**EXERCISE BRIEF:**
Repeat exactly, and only, the lines from the one containing "Is the boulder" through the end of the records.

— begin MATERIAL FOR THIS EXERCISE —

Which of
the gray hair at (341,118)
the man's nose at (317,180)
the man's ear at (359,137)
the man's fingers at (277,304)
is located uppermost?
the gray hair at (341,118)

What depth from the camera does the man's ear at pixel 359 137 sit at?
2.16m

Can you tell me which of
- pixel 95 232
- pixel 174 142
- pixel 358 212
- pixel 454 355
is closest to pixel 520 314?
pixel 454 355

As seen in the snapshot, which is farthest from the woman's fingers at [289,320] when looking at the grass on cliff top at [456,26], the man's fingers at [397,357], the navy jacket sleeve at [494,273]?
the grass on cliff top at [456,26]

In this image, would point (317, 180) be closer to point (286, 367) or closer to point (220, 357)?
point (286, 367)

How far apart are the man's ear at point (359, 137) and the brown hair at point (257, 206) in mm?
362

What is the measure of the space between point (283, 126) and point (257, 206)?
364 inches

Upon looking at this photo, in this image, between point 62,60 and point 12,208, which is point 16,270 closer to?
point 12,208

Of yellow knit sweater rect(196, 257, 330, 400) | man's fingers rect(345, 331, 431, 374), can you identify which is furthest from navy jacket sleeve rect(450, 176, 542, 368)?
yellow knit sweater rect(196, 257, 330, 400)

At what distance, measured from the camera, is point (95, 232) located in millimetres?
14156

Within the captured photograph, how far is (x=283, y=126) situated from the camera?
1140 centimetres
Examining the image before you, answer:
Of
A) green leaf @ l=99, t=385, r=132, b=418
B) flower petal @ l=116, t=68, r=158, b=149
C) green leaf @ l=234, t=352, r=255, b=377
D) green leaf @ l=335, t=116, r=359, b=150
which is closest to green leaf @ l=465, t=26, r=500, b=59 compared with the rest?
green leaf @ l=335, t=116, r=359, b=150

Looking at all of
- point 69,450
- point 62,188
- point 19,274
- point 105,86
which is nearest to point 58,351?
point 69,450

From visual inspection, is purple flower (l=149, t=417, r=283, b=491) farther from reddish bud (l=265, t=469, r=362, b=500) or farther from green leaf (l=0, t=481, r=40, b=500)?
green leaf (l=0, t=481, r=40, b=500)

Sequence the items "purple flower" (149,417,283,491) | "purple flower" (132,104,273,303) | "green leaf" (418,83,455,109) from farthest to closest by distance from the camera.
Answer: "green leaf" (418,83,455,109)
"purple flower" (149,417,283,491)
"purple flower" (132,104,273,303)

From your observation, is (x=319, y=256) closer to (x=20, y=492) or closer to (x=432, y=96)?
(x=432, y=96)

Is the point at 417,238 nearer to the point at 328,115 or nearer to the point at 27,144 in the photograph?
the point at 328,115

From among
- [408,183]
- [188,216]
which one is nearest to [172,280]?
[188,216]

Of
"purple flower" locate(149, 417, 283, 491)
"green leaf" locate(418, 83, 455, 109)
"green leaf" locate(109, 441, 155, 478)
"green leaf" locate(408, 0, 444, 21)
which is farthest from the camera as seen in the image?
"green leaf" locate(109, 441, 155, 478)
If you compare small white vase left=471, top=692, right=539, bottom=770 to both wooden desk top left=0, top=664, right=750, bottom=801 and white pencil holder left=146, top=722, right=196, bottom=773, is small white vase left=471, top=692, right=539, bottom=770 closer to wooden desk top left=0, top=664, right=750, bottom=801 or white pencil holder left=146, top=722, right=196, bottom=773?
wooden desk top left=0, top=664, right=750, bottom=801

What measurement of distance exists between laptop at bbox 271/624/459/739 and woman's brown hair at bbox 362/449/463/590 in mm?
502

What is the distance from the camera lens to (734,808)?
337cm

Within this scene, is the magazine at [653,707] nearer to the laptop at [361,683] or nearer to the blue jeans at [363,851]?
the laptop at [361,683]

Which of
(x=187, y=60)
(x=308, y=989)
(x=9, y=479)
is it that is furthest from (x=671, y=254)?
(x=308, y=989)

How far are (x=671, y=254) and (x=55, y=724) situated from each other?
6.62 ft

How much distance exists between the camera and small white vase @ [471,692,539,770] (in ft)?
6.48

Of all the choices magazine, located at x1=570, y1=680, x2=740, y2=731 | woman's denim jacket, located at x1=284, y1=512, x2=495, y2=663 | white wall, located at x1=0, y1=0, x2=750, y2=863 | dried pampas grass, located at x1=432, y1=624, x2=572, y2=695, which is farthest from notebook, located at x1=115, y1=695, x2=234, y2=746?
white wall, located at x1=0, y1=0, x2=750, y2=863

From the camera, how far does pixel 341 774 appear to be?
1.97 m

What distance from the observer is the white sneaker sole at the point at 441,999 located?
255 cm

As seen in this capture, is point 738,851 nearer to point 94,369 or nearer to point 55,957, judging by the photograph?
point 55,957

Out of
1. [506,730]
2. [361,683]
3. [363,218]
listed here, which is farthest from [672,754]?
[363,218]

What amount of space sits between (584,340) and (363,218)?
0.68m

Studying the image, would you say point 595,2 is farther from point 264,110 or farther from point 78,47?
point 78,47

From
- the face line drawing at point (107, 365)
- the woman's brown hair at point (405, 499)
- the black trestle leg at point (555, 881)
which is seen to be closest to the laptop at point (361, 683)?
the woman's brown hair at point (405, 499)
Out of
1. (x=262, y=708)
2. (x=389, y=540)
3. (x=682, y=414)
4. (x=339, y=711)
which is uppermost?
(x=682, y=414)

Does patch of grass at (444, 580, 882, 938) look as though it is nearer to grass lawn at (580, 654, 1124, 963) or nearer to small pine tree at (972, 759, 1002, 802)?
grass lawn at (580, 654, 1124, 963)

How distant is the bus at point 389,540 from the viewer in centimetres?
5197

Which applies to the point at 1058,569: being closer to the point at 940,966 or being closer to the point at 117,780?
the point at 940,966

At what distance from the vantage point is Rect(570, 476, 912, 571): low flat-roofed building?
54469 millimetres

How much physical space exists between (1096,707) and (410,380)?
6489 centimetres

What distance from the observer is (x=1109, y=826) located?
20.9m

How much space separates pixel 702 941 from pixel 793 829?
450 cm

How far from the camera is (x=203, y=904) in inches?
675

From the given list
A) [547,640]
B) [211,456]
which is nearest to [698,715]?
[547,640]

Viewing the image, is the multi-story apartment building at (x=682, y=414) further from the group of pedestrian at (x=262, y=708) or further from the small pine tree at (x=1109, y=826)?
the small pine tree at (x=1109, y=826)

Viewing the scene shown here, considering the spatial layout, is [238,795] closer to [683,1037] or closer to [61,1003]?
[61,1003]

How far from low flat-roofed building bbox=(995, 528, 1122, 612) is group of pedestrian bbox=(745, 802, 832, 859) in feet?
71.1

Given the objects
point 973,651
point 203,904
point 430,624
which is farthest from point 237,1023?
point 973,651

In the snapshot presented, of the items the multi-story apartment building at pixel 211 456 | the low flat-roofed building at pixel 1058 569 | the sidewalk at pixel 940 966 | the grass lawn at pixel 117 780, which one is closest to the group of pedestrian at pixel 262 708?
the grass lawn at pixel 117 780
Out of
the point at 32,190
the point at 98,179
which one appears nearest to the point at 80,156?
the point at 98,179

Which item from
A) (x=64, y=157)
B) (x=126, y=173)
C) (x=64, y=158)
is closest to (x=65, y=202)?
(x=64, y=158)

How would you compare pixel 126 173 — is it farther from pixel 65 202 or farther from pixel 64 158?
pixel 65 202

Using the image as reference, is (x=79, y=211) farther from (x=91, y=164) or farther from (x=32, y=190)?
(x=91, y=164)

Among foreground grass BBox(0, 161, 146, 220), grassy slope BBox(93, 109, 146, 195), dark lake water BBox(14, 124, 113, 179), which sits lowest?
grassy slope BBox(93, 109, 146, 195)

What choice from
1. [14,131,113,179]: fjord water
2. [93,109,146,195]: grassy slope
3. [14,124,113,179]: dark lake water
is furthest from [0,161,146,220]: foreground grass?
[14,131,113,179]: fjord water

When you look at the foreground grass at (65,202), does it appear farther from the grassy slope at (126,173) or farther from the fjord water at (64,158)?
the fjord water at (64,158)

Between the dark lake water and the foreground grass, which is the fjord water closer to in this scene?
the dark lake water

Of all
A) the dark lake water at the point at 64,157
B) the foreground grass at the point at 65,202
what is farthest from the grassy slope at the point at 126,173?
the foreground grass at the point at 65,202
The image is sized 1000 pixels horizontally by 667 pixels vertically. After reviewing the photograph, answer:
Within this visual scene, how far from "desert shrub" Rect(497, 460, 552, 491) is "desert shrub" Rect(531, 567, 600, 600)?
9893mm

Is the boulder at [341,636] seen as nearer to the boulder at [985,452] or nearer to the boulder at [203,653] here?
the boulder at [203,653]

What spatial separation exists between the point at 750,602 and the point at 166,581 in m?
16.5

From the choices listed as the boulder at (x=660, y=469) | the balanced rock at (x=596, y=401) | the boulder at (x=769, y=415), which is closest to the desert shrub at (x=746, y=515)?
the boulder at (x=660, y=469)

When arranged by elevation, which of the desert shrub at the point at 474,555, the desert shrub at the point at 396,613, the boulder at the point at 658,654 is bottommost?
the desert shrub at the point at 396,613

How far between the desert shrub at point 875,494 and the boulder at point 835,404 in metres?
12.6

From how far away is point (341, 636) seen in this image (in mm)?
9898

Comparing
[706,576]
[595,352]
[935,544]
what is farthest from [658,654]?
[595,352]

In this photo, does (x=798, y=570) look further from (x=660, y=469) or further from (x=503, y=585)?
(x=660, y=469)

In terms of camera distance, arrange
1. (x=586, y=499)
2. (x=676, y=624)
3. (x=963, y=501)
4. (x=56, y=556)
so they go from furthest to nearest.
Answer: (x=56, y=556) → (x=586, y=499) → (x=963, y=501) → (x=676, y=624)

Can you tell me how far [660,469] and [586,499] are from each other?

— end MATERIAL FOR THIS EXERCISE —

**THE ANSWER:**
Is the boulder at [341,636] seen as nearer to the boulder at [985,452] or nearer to the boulder at [203,653] here?
the boulder at [203,653]

What spatial separation exists between the point at 750,602 and the point at 166,581 in m?
16.5

From the choices listed as the boulder at (x=660, y=469) | the balanced rock at (x=596, y=401) | the boulder at (x=769, y=415), which is closest to the desert shrub at (x=746, y=515)?
the boulder at (x=660, y=469)

When arranged by elevation, which of the desert shrub at the point at 474,555, the desert shrub at the point at 396,613, the boulder at the point at 658,654 is bottommost?
the desert shrub at the point at 396,613

How far between the desert shrub at point 875,494 and the boulder at point 835,404 in metres?
12.6

From how far away is point (341, 636) seen in this image (in mm)?
9898

Comparing
[706,576]
[595,352]
[935,544]
what is farthest from [658,654]?
[595,352]

In this photo, does (x=798, y=570) look further from (x=660, y=469) or further from (x=503, y=585)?
(x=660, y=469)

In terms of camera distance, arrange
1. (x=586, y=499)
2. (x=676, y=624)
3. (x=963, y=501)
4. (x=56, y=556)
so they go from furthest to nearest.
Answer: (x=56, y=556) → (x=586, y=499) → (x=963, y=501) → (x=676, y=624)

Can you tell me how far [660,469] and [586,499] are from each other?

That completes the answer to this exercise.